Book Review: On Shakespeare’s Sonnets – A Poets’ Celebration  

Edited by Hannah Crawforth and Elizabeth Scott-Baumann
Published by Bloomsbury, Arden Shakespeare.

Shakespeare’s 154 sonnets are some of the loveliest and best known poems in English. And as Mr Shakespeare knew they would (“my verse shall stand” – Sonnet 60) they have more than stood the test of time since they were first published in 1609.

Now, to mark the quartercentenary of Shakespeare’s death – comes a rather ingenious book in which 30 of today’s most acclaimed poets – including Andrew Motion, Wendy Cope, Douglas Dunn, Paul Mundoon, Gillian Clarke – have been asked to contribute some form of poetic response to the sonnets. Some have written sonnets of their own. Others have written other forms of poetry. Roger McGough has assembled a new cleverly coherent sonnet entirely out of Shakespeare’s first lines, claiming that he simply couldn’t devise an original sonnet of his own.

Thus we get Paul Farley’s poem Gentian Violet (with echoes of DH Lawrence, who was himself profoundly influenced by Shakespeare) in response to Shakespeare’s Sonnet 99 “The forward violet thus did I chide”. And there are moving responses by Jo Shapcott and David Harsent to Sonnet 73 about ageing and mortality “That time of year thou mayst in me behold”.

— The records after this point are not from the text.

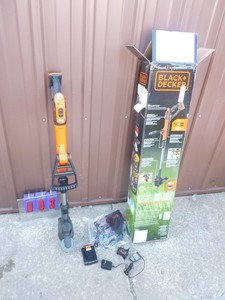 Black & Decker 20 volt lithium weed trimmer with battery & charger. Nearly new. Tested & works. As shown.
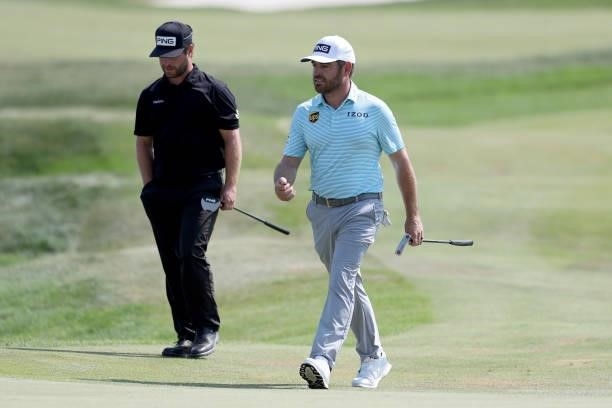 David Lingmerth of Sweden and Louis Oosthuizen of South Africa walk to the 18th green during the final round of the 3M Open at TPC Twin Cities on...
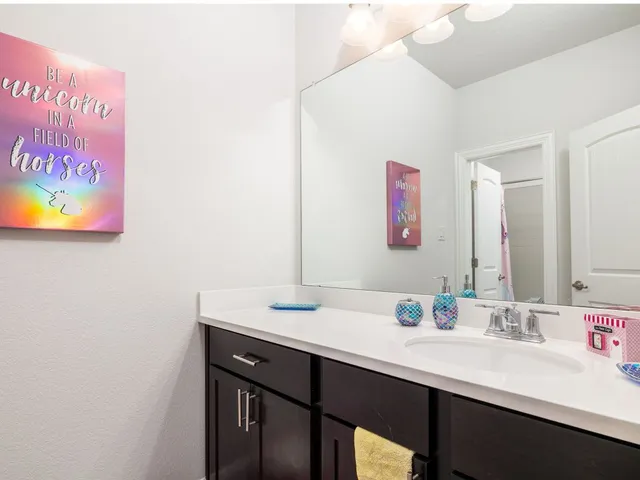 a en suite bathroom with a sink and a mirror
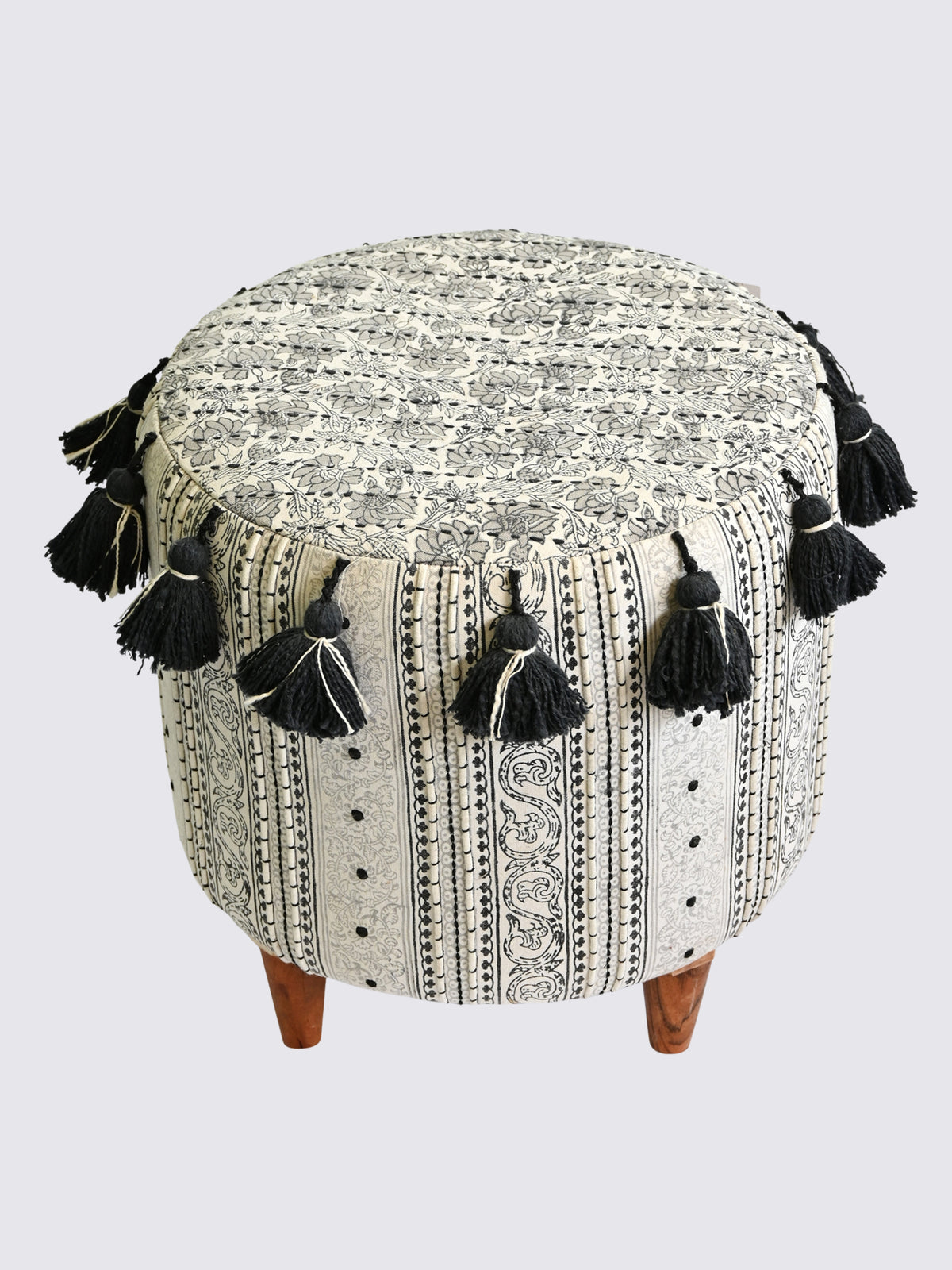 Side view of kilim cylindrical ottoman in brown — Art Avenue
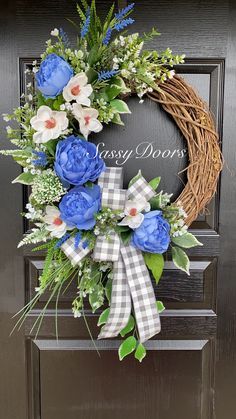 a wreath with blue flowers and greenery is hanging on the front door to welcome guests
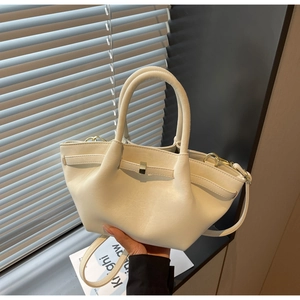 Detail of cream-colored winged handbag with gold buckles and detachable strap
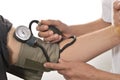 Nurse monitoring blood pressure Royalty Free Stock Photo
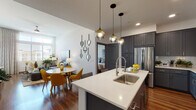 This well-appointed single-floor residence combines modern design with functional living across a thoughtfully arranged open floor plan. The kitchen serves as a central highlight, featuring floor-to-ceiling dark gray shaker-style cabinetry, crisp white quartz countertops, a subway tile backsplash, and a full suite of stainless steel appliances. A generously sized center island with a dual-basin sink and pendant globe lighting adds both workspace and a natural gathering point that flows directly into the dining area. Rich hardwood flooring extends throughout the main living areas, connecting the kitchen and dining space to the living room, which benefits from oversized windows that draw in abundant natural light and elevate the sense of height and openness. The living room offers a welcoming, contemporary ambiance with clean white walls and room for comfortable seating arrangements. Two bedrooms provide comfortable retreats, each carpeted and filled with natural light from large windows with floor-length drapes. The primary bedroom includes access to a walk-in closet. The bathroom is elegantly finished with matching gray cabinetry, a white quartz vanity, a backlit mirror, hardwood-style flooring, and a full soaking tub, maintaining the cohesive modern palette found throughout the entire space.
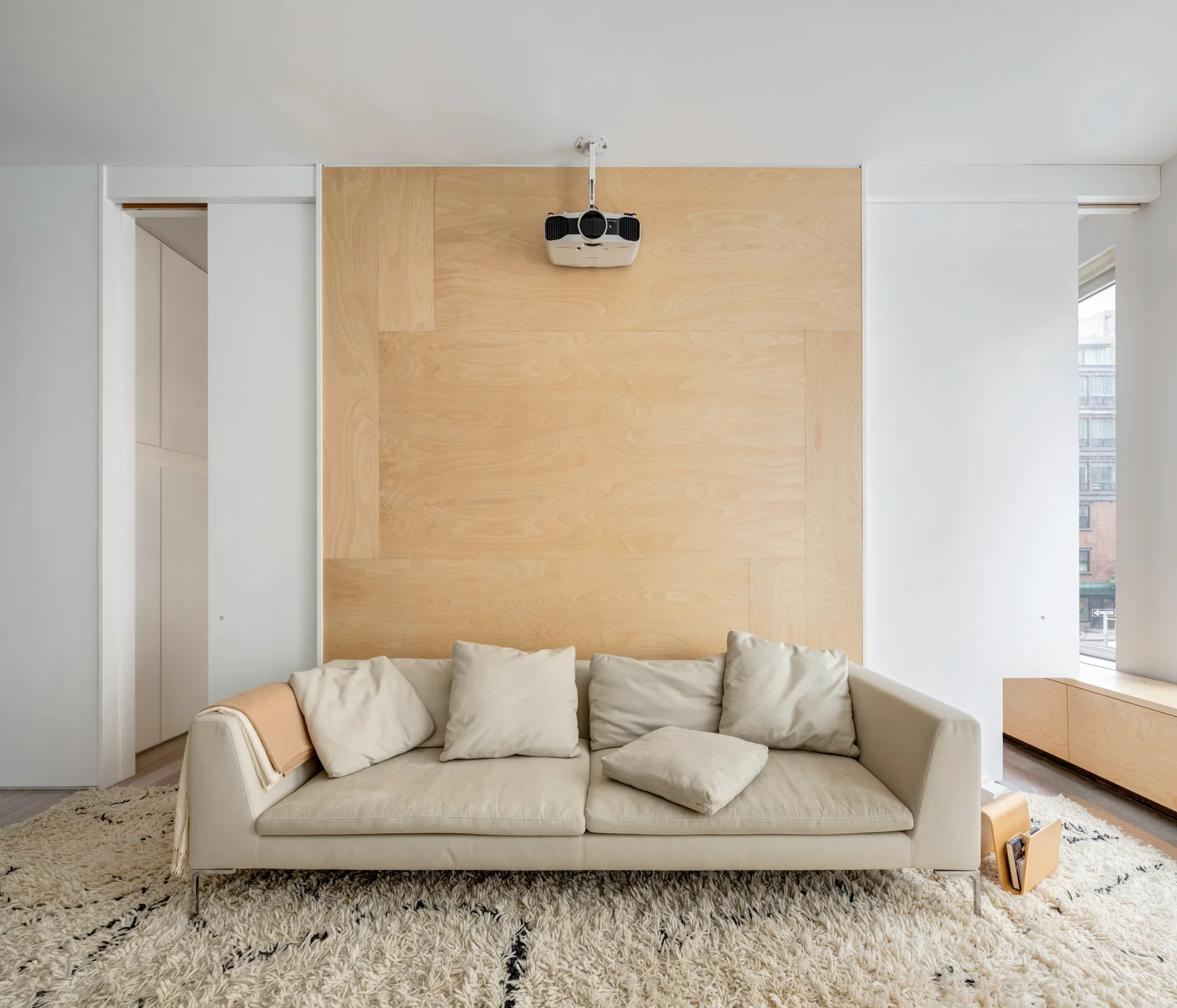 A modern beige fabric sofa on a thick white shag rug in front of a light plywood feature wall with a mounted projector.
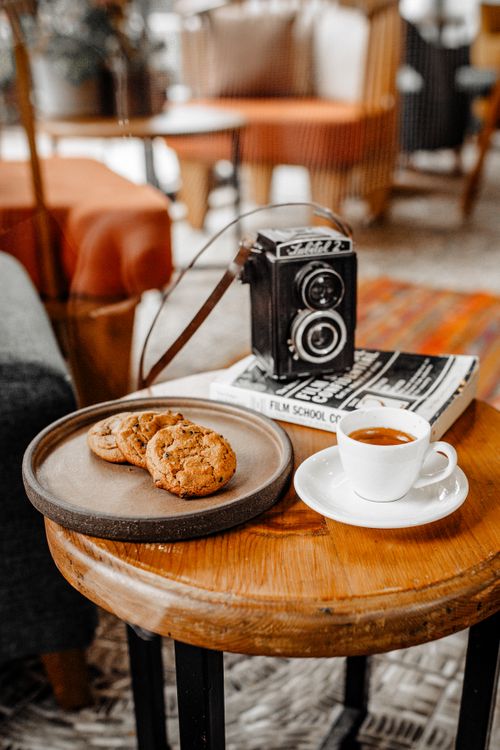Free A vintage camera and coffee setup in a cozy cafe setting, offering a warm ambiance. Stock Photo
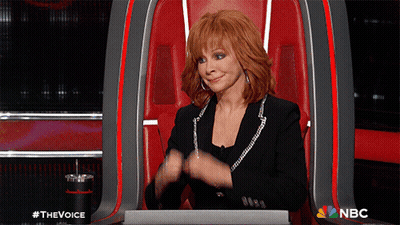 Red-Haired Woman Sitting In NBC Chair GIF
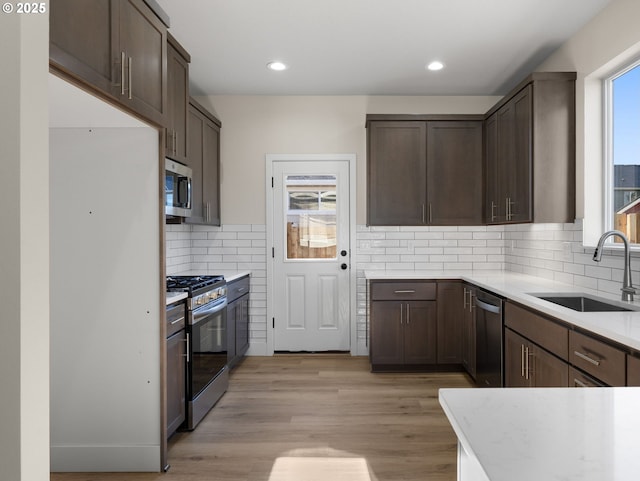 kitchen with sink, appliances with stainless steel finishes, dark brown cabinets, tasteful backsplash, and light hardwood / wood-style floors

I found plenty of potential for some interesting free rein English and other lessons in this sparky little book. Why not share some of the sonnets with Key Stage 3, Key Stage 4 and post-16 students and then ask them to write their own responses in any poetic form they wish? Or use some or these poems as a way of exploring and gaining understanding of different sonnet forms. Or just enjoy them yourself and share with your students!.